> **Document extract**:
####
All In A Day’s Whine…

I was so excited when I checked my mail this morning.  Today I received an invitation from The Hobbler inviting me to her Pity Party!

Although, she got my address wrong.  It’s 1234 Cry Baby Lane not 1234 Cry Baby Street.  Man, I couldn’t believe she got my address wrong.  I’ve lived here in Bratville, Georgia my whole life.  Nobody ever gets my address right.  I swear.  She probably didn’t even mean for the invitation to go to me.  She probably meant it for some other girl named Lisa Whiner.

How much worse can my life get???

I’m unemployed, broke and forever alone.

My boobs are dangerously close to the floor and there is some music out there that I classify as just “NOISE” which means I’m becoming my parents.

My dog died, my cat doesn’t love me anymore and even my goldfish jumped the bowl and I know he did it just to die and get away from me. Or it could’ve been a she.  I guess I’ll never know now, will I?

My friends are all too busy to hang out because they have real lives and I don’t or they live too far away and I’m sure they all moved just to get away from me.

I have writer’s block AGAIN.  This is like the gaillionth time this week I’ve sat down to write and NOTHING.

I broke a nail.

My back hurts.

I’ve got a hernia the size of Texas.

My feet are ugly.

I have bad hair and it’s turning gray.
####
> **Scraped caption text data**:
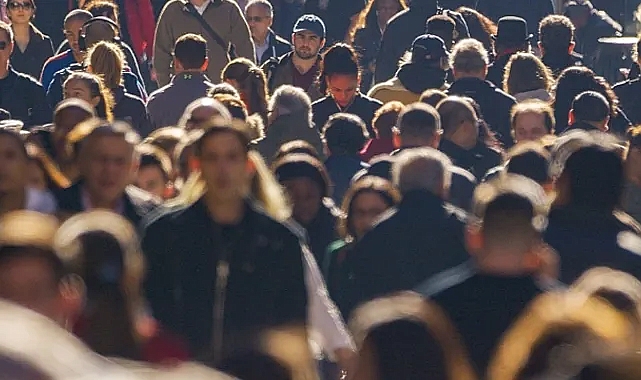 TÜİK AÇIKLADI: 3 MİLYON 98 BİN KİŞİ İŞSİZ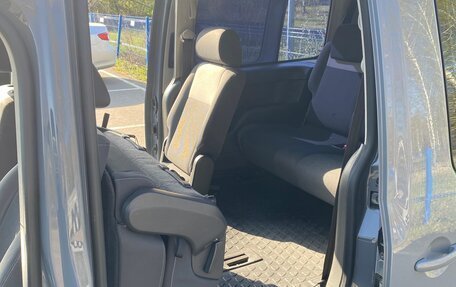 Volkswagen Caddy III рестайлинг, 2013 год, 1 494 000 рублей, 22 фотография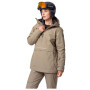 Damen Skijacke Hannah Megie II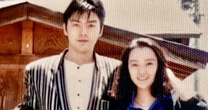 尾崎繁美がむかえる、夫・尾崎豊の34回目の命日。「夢に出てきた夫が私に語ったこと」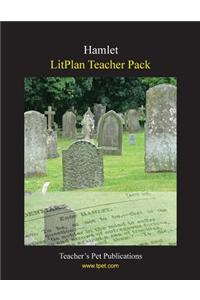 Litplan Teacher Pack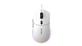 DAREU LM121 Wired RGB Mouse with Silent Switch 6400DPI White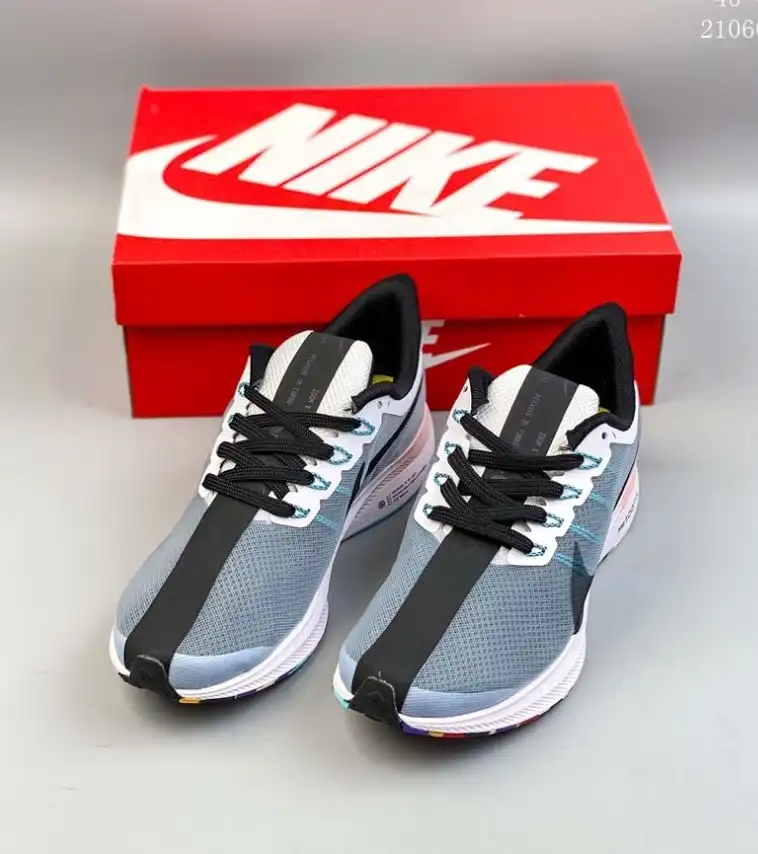 hype Nike Air Zoom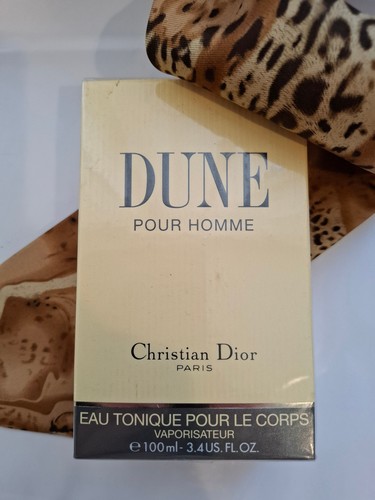 Dune pour homme christian - christian, dior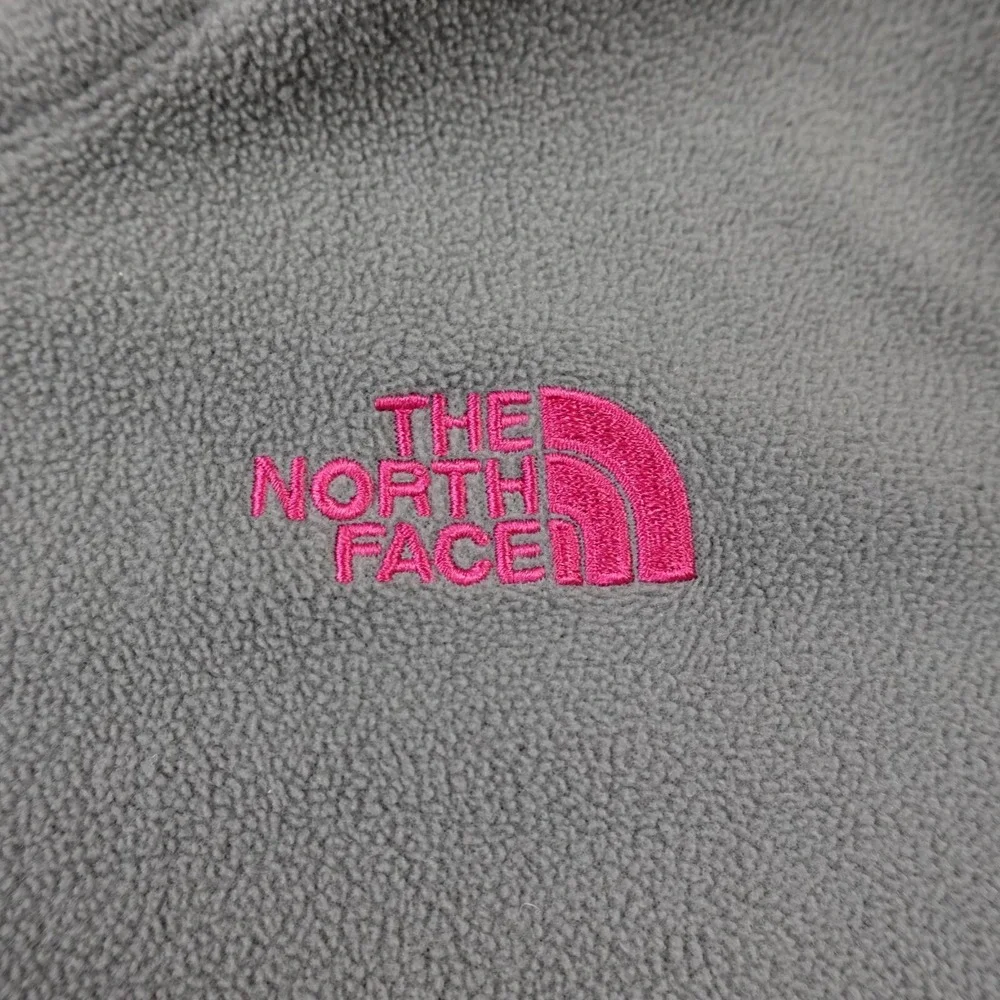 The North Face sweatshirt questions measurements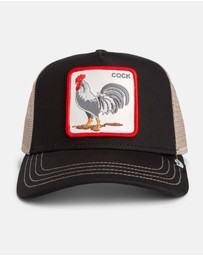 Goorin Bros. - Rooster Trucker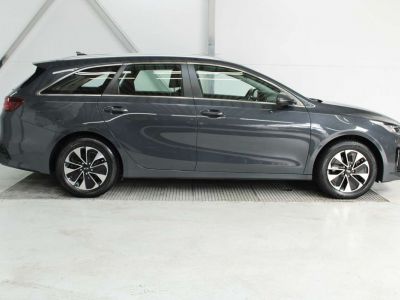 Kia Cee'd SW Ceed / 1.6 GDi PHEV ~ TopDeal Plug In Navi Airco  - 3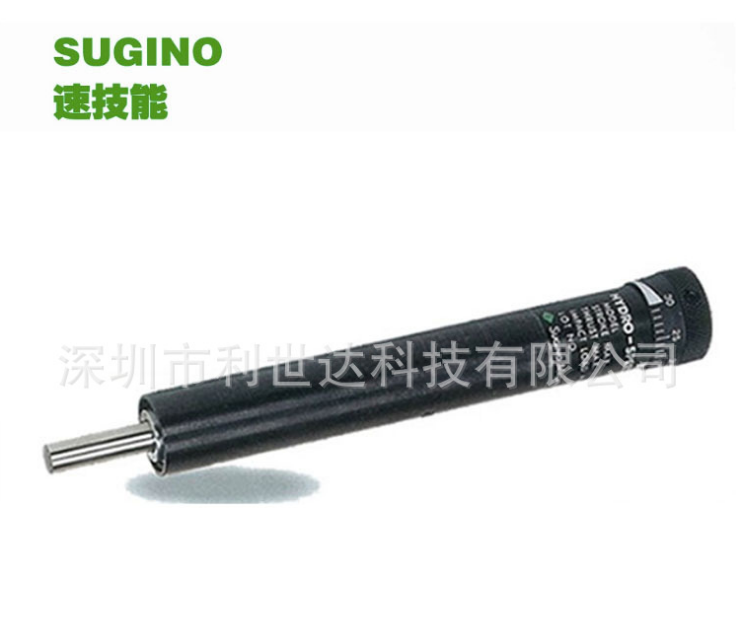 日本进口速技能Sugino液压阻尼器RB-2412  Sugino RB-2412  咀尼器  液压器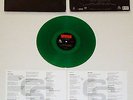 SUPERSUCKERS Get The Hell GREEN VINYL /100 SOLD OUT Eddie Spaghetti Dwarves Zeke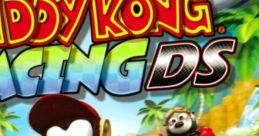 Diddy Kong Racing DS - Video Game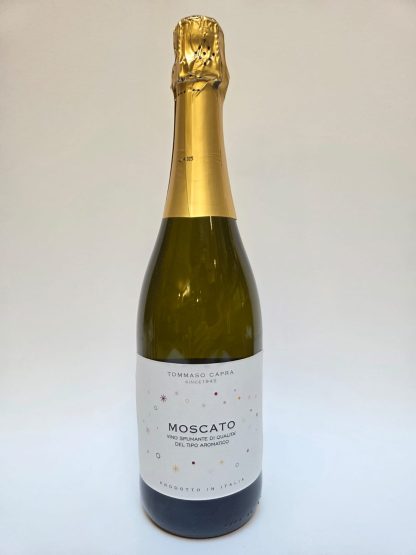 MOSCATO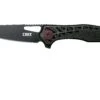 CRKT Schwartz Thero 6290 Navaja, Diseño TJ Schwartz 2 CRKT Schwartz Thero 6290 Navaja, Diseño TJ Schwartz -Knives And Tools Comercio CK 6290 01 crkt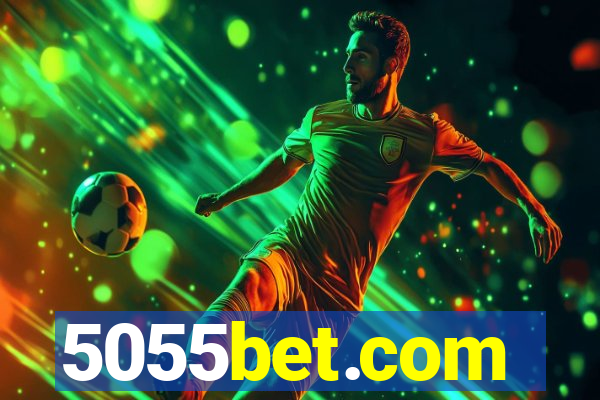 5055bet.com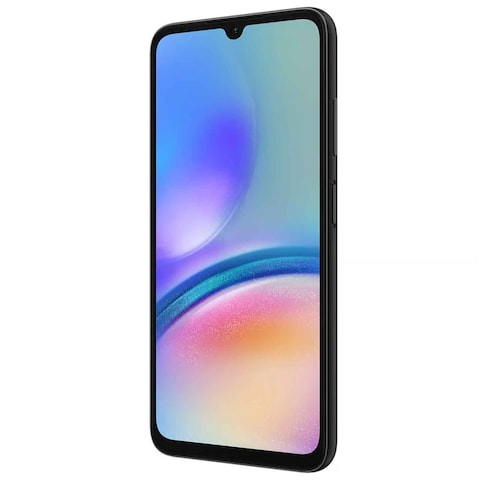 Samsung A05s Dual SIM 4GB RAM 128GB 4G LTE Black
####
> **Exercise aim**:
List every pet the whining post above mentions.

> **Task answer**:
Dog, cat, goldfish